Chairman Michael Hughes, Vice Chairman Randall Jones, Randall Gilmore and Matthew Spivey voted for the adoption before a full meeting room of more than 100 people. Thomas and Paul Robinson voted against the adoption, while Mark Ireson was absent. The meeting at times took on the aura of a church service or tent revival, with audience members cheering on the commenters quoting the Bible and the Koran, and they also cheered Thomas. Spivey, however, said the bottom line is the system is “not stating a preference for any religion.”
“Facts about what people believe is not indoctrination. It is not proselytizing,” Spivey said.
“Learning about culture and history is not indoctrination. It is facts,” Spivey said. “Ignoring facts is ignorance.”

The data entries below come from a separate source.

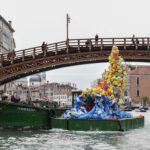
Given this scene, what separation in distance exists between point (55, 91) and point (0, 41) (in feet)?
364

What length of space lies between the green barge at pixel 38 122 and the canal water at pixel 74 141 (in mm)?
606

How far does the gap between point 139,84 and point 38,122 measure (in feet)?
Answer: 252

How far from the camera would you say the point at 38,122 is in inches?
969

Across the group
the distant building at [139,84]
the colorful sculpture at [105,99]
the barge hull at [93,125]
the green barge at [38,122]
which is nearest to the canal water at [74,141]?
the barge hull at [93,125]

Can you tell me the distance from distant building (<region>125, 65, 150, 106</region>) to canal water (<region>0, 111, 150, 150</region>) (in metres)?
76.9

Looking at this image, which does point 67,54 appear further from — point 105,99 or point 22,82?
point 22,82

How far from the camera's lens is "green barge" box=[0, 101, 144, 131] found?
22.9 metres

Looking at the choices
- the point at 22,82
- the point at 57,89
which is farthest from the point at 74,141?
the point at 22,82

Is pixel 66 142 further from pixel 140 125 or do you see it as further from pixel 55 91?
pixel 55 91

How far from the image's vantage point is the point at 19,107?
77.0 feet

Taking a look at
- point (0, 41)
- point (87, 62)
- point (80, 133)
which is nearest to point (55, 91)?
point (0, 41)

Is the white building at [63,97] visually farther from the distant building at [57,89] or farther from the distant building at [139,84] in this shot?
the distant building at [139,84]

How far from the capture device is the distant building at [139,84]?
97.9 meters

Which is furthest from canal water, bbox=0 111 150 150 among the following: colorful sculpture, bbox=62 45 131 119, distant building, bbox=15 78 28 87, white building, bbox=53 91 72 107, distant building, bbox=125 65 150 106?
distant building, bbox=15 78 28 87
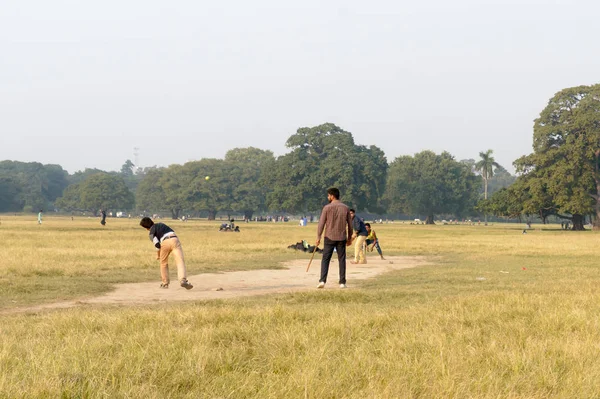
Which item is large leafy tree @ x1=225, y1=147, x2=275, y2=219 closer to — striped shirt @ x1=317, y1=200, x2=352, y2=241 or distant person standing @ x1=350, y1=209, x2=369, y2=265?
distant person standing @ x1=350, y1=209, x2=369, y2=265

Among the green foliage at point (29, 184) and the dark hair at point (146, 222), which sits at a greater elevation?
the green foliage at point (29, 184)

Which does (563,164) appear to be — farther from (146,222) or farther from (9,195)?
(9,195)

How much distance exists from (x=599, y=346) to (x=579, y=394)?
6.34ft

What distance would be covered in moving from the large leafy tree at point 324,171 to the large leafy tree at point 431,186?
24.4 metres

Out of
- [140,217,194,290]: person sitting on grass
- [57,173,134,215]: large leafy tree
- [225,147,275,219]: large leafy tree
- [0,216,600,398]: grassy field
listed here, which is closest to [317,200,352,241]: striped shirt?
[0,216,600,398]: grassy field

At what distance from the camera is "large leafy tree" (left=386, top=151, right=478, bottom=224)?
118 metres

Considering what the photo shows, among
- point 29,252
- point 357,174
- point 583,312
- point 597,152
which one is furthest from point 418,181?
point 583,312

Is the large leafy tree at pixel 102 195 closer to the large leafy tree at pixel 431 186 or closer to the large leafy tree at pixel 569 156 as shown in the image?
the large leafy tree at pixel 431 186

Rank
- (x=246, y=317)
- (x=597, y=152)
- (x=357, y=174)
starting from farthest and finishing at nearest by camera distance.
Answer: (x=357, y=174)
(x=597, y=152)
(x=246, y=317)

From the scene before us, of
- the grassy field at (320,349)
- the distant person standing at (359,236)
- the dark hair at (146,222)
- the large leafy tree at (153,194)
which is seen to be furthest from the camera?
the large leafy tree at (153,194)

Gilmore said that Christian missionaries must learn about the beliefs of other religions to do their work “to spread the fragrance of Christ.”
IS GOD ALLAH?
“My issue is with the truth of that statement” that Allah and God are the same entity, commenter Jim Jordan of Bristol told the board. “Christians believe not only is Jesus the son of God, he is God.” However, Jordan said the school system must be respectful of all religions.
Vicki Leslie of Kingsport suggested allowing the use of other texts and resources that do not contradict the religious beliefs of parents and students, although Board of Education Chairman Michael Hughes said the school system must adopt a textbook that meets state standards, which all on the approved list do. The system could get waivers for ones not on the list, with approval of the state.

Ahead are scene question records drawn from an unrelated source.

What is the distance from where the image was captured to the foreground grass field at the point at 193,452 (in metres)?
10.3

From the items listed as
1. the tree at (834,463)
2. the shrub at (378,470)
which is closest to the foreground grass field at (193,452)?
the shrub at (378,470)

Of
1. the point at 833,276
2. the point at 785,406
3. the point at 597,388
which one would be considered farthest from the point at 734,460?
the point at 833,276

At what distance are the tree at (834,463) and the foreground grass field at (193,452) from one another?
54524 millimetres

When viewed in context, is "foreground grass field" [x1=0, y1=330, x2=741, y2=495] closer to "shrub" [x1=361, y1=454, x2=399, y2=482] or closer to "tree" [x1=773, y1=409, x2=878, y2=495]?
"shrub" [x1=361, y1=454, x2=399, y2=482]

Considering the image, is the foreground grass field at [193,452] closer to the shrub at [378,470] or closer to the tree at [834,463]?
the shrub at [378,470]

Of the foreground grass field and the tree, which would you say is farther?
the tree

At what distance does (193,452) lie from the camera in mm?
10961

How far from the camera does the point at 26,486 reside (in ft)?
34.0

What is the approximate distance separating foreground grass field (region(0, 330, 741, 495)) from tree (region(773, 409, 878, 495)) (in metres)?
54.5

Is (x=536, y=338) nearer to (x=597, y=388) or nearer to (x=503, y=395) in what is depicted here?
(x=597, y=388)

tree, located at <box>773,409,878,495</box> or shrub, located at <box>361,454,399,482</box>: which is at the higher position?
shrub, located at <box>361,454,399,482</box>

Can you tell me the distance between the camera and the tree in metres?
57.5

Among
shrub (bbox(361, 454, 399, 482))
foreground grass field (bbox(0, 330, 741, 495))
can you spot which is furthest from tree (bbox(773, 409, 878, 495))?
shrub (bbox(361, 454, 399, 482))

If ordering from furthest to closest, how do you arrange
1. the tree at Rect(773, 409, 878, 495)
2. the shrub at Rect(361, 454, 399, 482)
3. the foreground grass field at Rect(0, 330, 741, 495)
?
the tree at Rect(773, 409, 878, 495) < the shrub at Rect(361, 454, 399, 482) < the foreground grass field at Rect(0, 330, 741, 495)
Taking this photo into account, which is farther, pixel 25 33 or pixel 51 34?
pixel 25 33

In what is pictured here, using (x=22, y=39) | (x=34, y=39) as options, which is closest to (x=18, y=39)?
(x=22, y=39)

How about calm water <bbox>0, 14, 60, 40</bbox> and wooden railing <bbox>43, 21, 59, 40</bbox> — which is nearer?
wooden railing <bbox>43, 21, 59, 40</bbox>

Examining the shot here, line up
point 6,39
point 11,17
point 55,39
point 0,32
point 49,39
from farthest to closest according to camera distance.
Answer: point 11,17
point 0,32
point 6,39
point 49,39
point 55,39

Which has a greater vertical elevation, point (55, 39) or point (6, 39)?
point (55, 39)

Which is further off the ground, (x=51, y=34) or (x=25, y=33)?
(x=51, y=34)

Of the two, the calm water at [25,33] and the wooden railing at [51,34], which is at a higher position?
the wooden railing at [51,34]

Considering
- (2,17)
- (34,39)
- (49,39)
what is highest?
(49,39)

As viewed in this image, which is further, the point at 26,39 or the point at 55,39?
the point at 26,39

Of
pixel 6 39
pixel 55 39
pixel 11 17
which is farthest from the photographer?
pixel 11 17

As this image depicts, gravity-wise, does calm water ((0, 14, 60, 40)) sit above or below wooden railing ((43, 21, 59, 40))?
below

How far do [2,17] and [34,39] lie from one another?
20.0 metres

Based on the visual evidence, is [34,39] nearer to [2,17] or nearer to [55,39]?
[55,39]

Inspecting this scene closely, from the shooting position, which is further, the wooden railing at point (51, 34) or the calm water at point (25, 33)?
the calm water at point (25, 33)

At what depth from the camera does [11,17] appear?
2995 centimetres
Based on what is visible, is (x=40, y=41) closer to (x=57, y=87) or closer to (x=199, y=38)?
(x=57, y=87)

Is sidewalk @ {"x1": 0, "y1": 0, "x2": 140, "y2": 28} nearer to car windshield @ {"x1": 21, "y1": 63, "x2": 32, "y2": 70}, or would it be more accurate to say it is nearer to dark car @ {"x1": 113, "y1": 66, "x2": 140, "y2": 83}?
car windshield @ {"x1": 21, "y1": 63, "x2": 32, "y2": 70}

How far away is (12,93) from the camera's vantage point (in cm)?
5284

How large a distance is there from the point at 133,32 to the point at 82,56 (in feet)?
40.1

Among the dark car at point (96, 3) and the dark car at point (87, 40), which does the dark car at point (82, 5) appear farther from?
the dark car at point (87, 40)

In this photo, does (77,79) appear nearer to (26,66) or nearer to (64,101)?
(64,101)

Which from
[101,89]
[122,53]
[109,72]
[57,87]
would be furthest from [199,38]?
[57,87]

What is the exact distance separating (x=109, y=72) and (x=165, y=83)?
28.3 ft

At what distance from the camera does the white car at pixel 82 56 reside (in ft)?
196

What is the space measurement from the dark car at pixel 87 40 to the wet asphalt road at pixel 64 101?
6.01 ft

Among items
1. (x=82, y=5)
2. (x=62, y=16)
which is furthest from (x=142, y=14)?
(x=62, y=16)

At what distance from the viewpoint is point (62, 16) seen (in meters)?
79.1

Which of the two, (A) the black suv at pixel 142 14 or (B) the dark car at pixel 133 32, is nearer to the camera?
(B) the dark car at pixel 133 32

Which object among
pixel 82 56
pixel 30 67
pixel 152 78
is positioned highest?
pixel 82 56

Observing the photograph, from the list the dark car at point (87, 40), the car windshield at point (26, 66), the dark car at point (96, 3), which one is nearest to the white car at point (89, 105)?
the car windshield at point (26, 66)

“Whether people like it or not, we were founded as a Christian nation,” Bart Fowler of Kingsport said. “We have given this country away and given it away.” He said the Islamic prophet Mohammad spoke of one God the same as the God of Abraham and Jesus and that Muslims view Jesus as a prophet.
“It is not a school’s job to teach faith to children,” said Richard Penkoski, who said he moved from West Virginia to Sullivan County in December because of what he called a pro-Islamic Pearson social studies textbook. “If you don’t accept Jesus Christ, you are going to hell.” He also said the Koran calls for converting or killing non-Muslims. “Islam is a political ideology masquerading as a religion,” Penkoski said.

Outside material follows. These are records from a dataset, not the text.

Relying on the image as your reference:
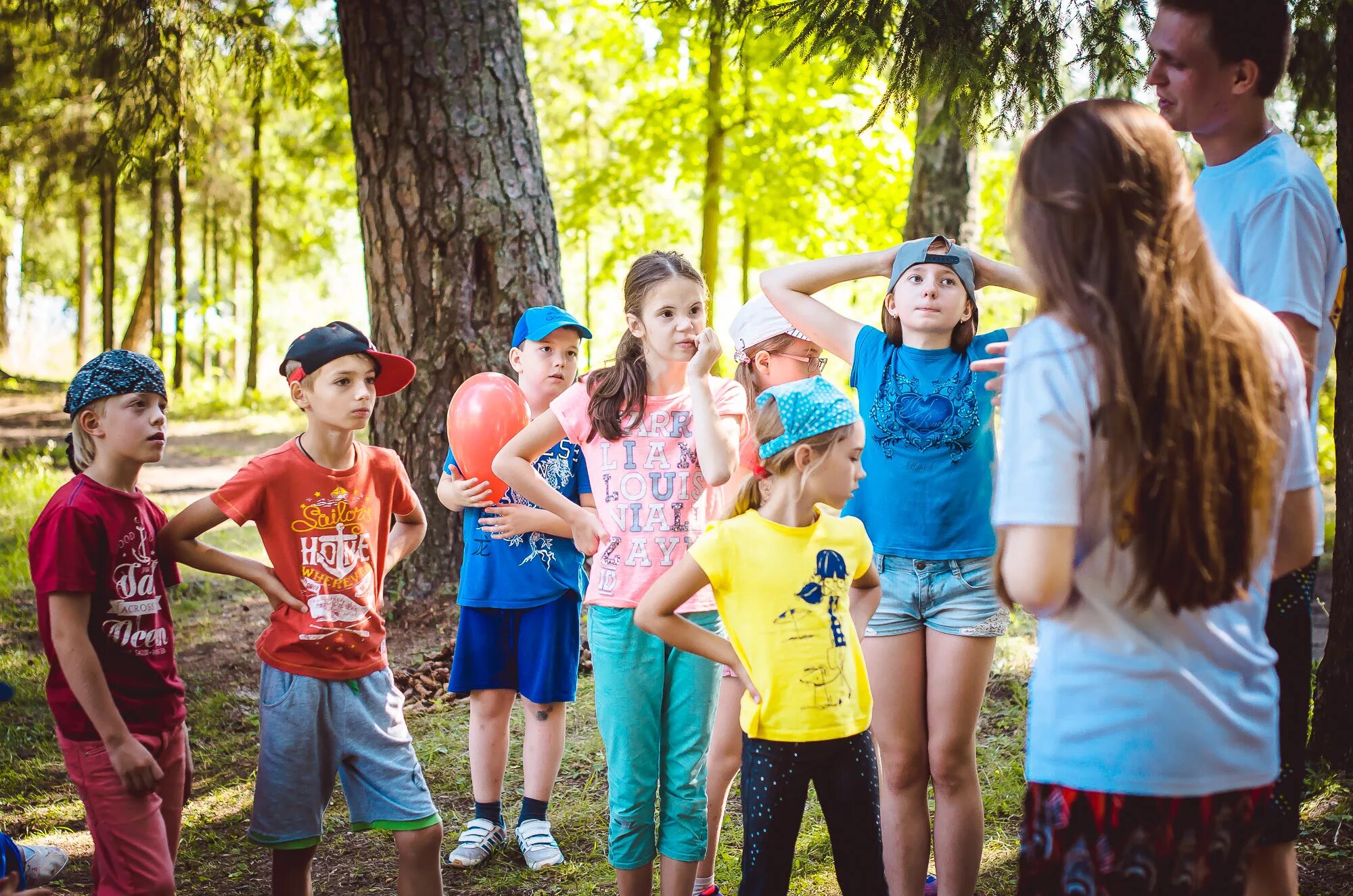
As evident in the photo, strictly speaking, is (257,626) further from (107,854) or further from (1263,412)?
(1263,412)

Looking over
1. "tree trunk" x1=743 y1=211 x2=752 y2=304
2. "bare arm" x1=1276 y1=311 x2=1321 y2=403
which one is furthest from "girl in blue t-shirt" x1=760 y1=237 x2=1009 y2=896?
"tree trunk" x1=743 y1=211 x2=752 y2=304

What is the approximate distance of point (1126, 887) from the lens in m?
1.71

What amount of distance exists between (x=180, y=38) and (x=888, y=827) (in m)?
6.33

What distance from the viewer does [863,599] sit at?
2.79 m

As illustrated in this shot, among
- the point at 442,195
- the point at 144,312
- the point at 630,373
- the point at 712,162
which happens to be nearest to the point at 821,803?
the point at 630,373

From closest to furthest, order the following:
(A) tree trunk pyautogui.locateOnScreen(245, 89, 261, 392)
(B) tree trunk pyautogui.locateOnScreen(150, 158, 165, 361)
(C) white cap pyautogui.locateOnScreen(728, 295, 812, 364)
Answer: (C) white cap pyautogui.locateOnScreen(728, 295, 812, 364)
(A) tree trunk pyautogui.locateOnScreen(245, 89, 261, 392)
(B) tree trunk pyautogui.locateOnScreen(150, 158, 165, 361)

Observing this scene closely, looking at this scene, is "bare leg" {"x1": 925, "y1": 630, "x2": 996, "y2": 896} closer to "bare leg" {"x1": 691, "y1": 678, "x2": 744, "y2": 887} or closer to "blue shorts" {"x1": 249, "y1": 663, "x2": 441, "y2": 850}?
"bare leg" {"x1": 691, "y1": 678, "x2": 744, "y2": 887}

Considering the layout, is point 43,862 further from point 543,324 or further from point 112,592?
point 543,324

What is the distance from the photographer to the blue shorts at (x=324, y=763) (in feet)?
9.40

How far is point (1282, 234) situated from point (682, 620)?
1.59m

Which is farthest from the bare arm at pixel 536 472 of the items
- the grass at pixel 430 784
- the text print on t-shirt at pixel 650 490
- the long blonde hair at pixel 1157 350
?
the long blonde hair at pixel 1157 350

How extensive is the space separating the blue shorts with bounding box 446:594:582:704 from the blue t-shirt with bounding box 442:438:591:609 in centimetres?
6

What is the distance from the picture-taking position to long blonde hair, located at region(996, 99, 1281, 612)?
1.65 m

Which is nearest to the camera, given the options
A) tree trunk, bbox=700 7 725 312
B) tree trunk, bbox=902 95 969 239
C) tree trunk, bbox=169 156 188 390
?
tree trunk, bbox=902 95 969 239
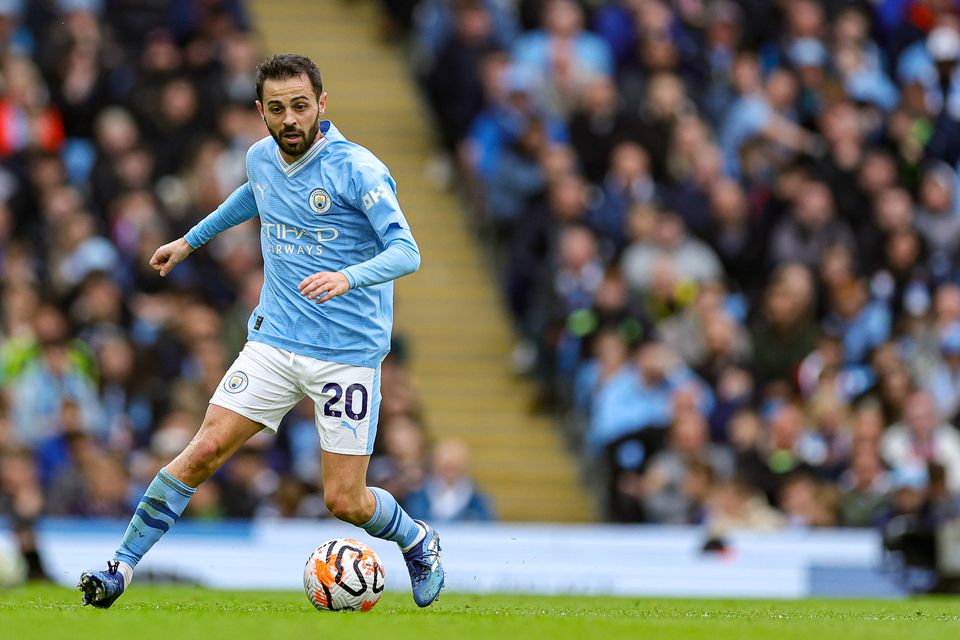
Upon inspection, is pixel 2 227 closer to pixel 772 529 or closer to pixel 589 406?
pixel 589 406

NEW “WORLD,” OLD “MY WORLD” TEXTS AT CENTER OF CONTROVERSY
The book in question is the seventh grade social studies book by McGraw-Hill called “World,” which was the overwhelming choice of teachers on the textbook committee but has not been formally chosen and won’t be until after a public comment session from 4 to 6 p.m. April 15 at the Akard Service Center in the old Akard Elementary School near Bristol. An article in Sunday’s Times News incorrectly gave the name of the seventh grade text Thomas questions as “My World” by Pearson, but that new seventh grade book is not on the Tennessee-approved texts on the blanket adoption list for the 2019-2024 cycle.
“The United States of America was established on Biblical principles, the rule of law and the Ten Commandments,” retired teacher Thomas said, arguing that no comparative religion should be taught at the seventh grade level because it confuses students she said are not ready for that and that the text amounts to Islamic indoctrination. “We should be teaching reading, writing and arithmetic.”
Director of Schools Evelyn Rafalowski explained that the board by law had to adopt textbooks by April 15 and that the blanket adoption served that purpose. Even after the system chooses a final seventh grade book, she said the system is not bound to buy it.
Thomas said the McGraw-Hill book, like the current Pearson “My World” text meeting the old social studies standards, in her mind is pro-Islam. But Rafalowski and Gilmore, a former history teacher in the system and head of King University’s teacher education program, said the McGraw-Hill book deals in facts about faith and is not an effort to convert people to Islam, Christianity or any other religion.